Since coming to France I have noted a deviation of the nasal vowels pronunciation among native speakers from what IPA chart suggests. For example -en and -em are pronounced more akin to the nasal vowel /ɔ̃/ rather than /ɑ̃/. Furthermore I am convinced that -in sounds just like a nasalised schwa /ɘ̃/ and nothing at all like /ɛ̃/.
The peculiar part about this is that such pronunciation is observed (by me) even among seemingly educated Standard French speakers. I understand what nasal sounds are and how they're produced and also can reproduce schwa as it's present in my native language.
Is mine a novel finding that went unnoticed among linguists?


1 Answer 1


Admittedly, I am no expert on French, so take this answer with a grain of salt. This question seems quite subjective as well, so I may be completely off base in my analysis of what exactly is going on, but here goes.

The nasal vowels /ɔ̃/ and /ɑ̃/ can be distinguished in two ways. Firstly, by a change in oral tract articulation, such as the rounding of the lips. This is how the vowels are taught to most second-language speakers of French. The second is the quotient between the area of the nasal tract opening and the area of the oral tract opening. For /ɔ̃/, this quotient can be as high as 25/1, while for /ɑ̃/, it is almost always less than 5/1. Most speakers of French combine these distinct articulations (oral articulation and velum port opening), however, there are certain speakers, especially those with larger nasal tracts, which prefer one or the other. The paper I've linked here discusses this in further detail.

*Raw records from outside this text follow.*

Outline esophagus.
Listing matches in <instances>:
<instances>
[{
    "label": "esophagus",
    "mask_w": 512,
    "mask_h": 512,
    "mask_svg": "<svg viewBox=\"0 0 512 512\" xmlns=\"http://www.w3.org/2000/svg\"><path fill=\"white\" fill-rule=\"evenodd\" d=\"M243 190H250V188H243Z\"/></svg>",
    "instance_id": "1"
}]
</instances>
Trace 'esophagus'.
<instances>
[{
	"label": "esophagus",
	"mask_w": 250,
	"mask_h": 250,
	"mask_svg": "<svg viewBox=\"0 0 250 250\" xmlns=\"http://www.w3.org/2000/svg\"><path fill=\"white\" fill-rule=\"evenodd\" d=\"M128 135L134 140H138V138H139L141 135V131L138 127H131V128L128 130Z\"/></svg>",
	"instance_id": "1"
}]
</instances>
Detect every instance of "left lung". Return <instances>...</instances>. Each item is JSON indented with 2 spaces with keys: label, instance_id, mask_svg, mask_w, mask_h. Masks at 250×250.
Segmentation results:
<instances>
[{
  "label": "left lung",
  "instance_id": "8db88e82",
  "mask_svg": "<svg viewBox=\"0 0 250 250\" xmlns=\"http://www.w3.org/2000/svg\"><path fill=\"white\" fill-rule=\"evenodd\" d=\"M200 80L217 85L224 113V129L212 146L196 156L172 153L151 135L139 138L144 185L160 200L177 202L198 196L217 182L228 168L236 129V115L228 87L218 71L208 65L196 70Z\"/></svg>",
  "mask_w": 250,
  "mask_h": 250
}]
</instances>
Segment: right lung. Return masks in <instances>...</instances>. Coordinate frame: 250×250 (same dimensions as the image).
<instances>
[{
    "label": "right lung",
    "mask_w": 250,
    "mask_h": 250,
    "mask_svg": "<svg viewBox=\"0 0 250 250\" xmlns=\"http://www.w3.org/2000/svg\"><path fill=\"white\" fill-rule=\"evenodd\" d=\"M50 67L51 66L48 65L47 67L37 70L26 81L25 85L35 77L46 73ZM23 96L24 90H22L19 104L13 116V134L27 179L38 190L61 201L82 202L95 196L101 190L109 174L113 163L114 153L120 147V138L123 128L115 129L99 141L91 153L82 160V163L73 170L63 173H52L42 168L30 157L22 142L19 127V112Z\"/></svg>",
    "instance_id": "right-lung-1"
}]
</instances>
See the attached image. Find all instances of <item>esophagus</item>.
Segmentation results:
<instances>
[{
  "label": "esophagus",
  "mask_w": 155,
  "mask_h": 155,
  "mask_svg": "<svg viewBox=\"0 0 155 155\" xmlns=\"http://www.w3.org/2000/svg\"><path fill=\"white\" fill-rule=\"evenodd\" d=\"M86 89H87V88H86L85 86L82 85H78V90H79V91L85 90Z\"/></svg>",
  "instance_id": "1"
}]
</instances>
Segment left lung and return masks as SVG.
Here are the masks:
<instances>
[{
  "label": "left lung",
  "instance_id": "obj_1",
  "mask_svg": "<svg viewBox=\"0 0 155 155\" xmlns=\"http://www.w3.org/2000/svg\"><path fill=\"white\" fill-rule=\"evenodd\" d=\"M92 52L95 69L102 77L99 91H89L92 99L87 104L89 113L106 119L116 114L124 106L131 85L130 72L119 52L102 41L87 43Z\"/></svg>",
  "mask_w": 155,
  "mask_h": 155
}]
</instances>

What I assume is going on with your perception of the back nasal vowels in French is you are focusing on the oral articulation of the vowels, which is what most non-native speakers, especially those not accustomed to nasal vowels, almost exclusively perceive. While it is certainly the case that nasal articulation can be properly produced and comprehended by a learner, this specific phonetic difference is particularly "in the weeds", and isn't really discussed outside of academic phonetics papers. However, it is still vital in the phonemic distinction between the two vowels.

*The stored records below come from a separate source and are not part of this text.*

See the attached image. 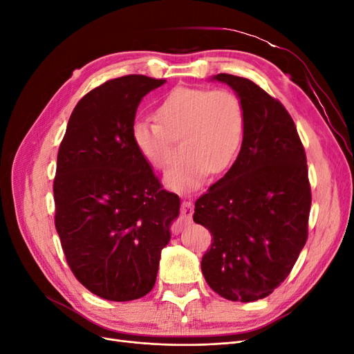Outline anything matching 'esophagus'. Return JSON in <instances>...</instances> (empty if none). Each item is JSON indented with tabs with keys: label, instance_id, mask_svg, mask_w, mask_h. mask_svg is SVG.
I'll return each mask as SVG.
<instances>
[{
	"label": "esophagus",
	"instance_id": "1",
	"mask_svg": "<svg viewBox=\"0 0 354 354\" xmlns=\"http://www.w3.org/2000/svg\"><path fill=\"white\" fill-rule=\"evenodd\" d=\"M192 216H194V203L185 199L181 202V207H180V217L185 223H190Z\"/></svg>",
	"mask_w": 354,
	"mask_h": 354
}]
</instances>
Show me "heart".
<instances>
[{"label":"heart","instance_id":"1","mask_svg":"<svg viewBox=\"0 0 354 354\" xmlns=\"http://www.w3.org/2000/svg\"><path fill=\"white\" fill-rule=\"evenodd\" d=\"M156 120H137L133 143L149 165L164 169L173 156V140H181L185 156L165 176V185L177 192L199 187L211 171L226 173L245 140L243 103L229 90L177 87L159 102Z\"/></svg>","mask_w":354,"mask_h":354}]
</instances>
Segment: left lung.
Listing matches in <instances>:
<instances>
[{"mask_svg": "<svg viewBox=\"0 0 354 354\" xmlns=\"http://www.w3.org/2000/svg\"><path fill=\"white\" fill-rule=\"evenodd\" d=\"M214 80L238 93L246 112L241 152L195 202L194 221L211 232L201 269L214 292L250 303L279 286L306 245L312 189L307 158L285 106L236 75Z\"/></svg>", "mask_w": 354, "mask_h": 354, "instance_id": "1", "label": "left lung"}]
</instances>
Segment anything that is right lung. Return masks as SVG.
<instances>
[{"label": "right lung", "mask_w": 354, "mask_h": 354, "mask_svg": "<svg viewBox=\"0 0 354 354\" xmlns=\"http://www.w3.org/2000/svg\"><path fill=\"white\" fill-rule=\"evenodd\" d=\"M165 80L125 75L75 106L59 147L55 224L73 276L90 292L131 301L152 291L180 199L137 152L138 103Z\"/></svg>", "instance_id": "add662e5"}]
</instances>
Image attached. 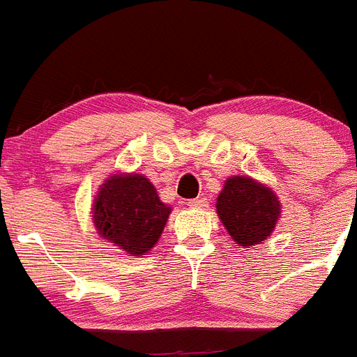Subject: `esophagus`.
<instances>
[{
  "label": "esophagus",
  "mask_w": 357,
  "mask_h": 357,
  "mask_svg": "<svg viewBox=\"0 0 357 357\" xmlns=\"http://www.w3.org/2000/svg\"><path fill=\"white\" fill-rule=\"evenodd\" d=\"M206 199H202V197H197V199H193V201L188 202V206L192 208H206Z\"/></svg>",
  "instance_id": "esophagus-1"
}]
</instances>
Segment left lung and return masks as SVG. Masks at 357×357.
I'll use <instances>...</instances> for the list:
<instances>
[{
	"instance_id": "1",
	"label": "left lung",
	"mask_w": 357,
	"mask_h": 357,
	"mask_svg": "<svg viewBox=\"0 0 357 357\" xmlns=\"http://www.w3.org/2000/svg\"><path fill=\"white\" fill-rule=\"evenodd\" d=\"M218 215L241 249L264 243L275 230L282 213L276 193L249 175H234L225 181L218 195Z\"/></svg>"
}]
</instances>
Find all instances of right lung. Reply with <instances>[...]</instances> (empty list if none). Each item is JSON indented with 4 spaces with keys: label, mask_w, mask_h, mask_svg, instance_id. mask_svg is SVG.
<instances>
[{
    "label": "right lung",
    "mask_w": 357,
    "mask_h": 357,
    "mask_svg": "<svg viewBox=\"0 0 357 357\" xmlns=\"http://www.w3.org/2000/svg\"><path fill=\"white\" fill-rule=\"evenodd\" d=\"M169 213L171 206L160 201L147 176L114 173L93 199L92 223L108 243L130 256H144L158 243Z\"/></svg>",
    "instance_id": "right-lung-1"
}]
</instances>
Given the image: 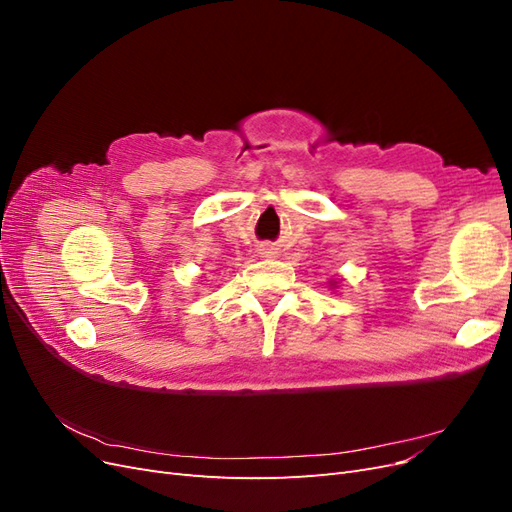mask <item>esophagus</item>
I'll return each instance as SVG.
<instances>
[{"label":"esophagus","instance_id":"obj_1","mask_svg":"<svg viewBox=\"0 0 512 512\" xmlns=\"http://www.w3.org/2000/svg\"><path fill=\"white\" fill-rule=\"evenodd\" d=\"M267 254H271V252H267Z\"/></svg>","mask_w":512,"mask_h":512}]
</instances>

The point I'm trying to make here is that the nasals are more akin to broad categories in terms of oral tract articulation, because there are so few of them. Much like how in languages with few vowels there is a lot of allophonic variation. However, there is a very clear distinction between the back nasal vowels outside of oral articulation, which is the nasalization quotient discussed earlier.

As for the front nasal vowels, the merging of /œ̃/ and /ɛ̃/ and their centralization has been attested since at least the 60's.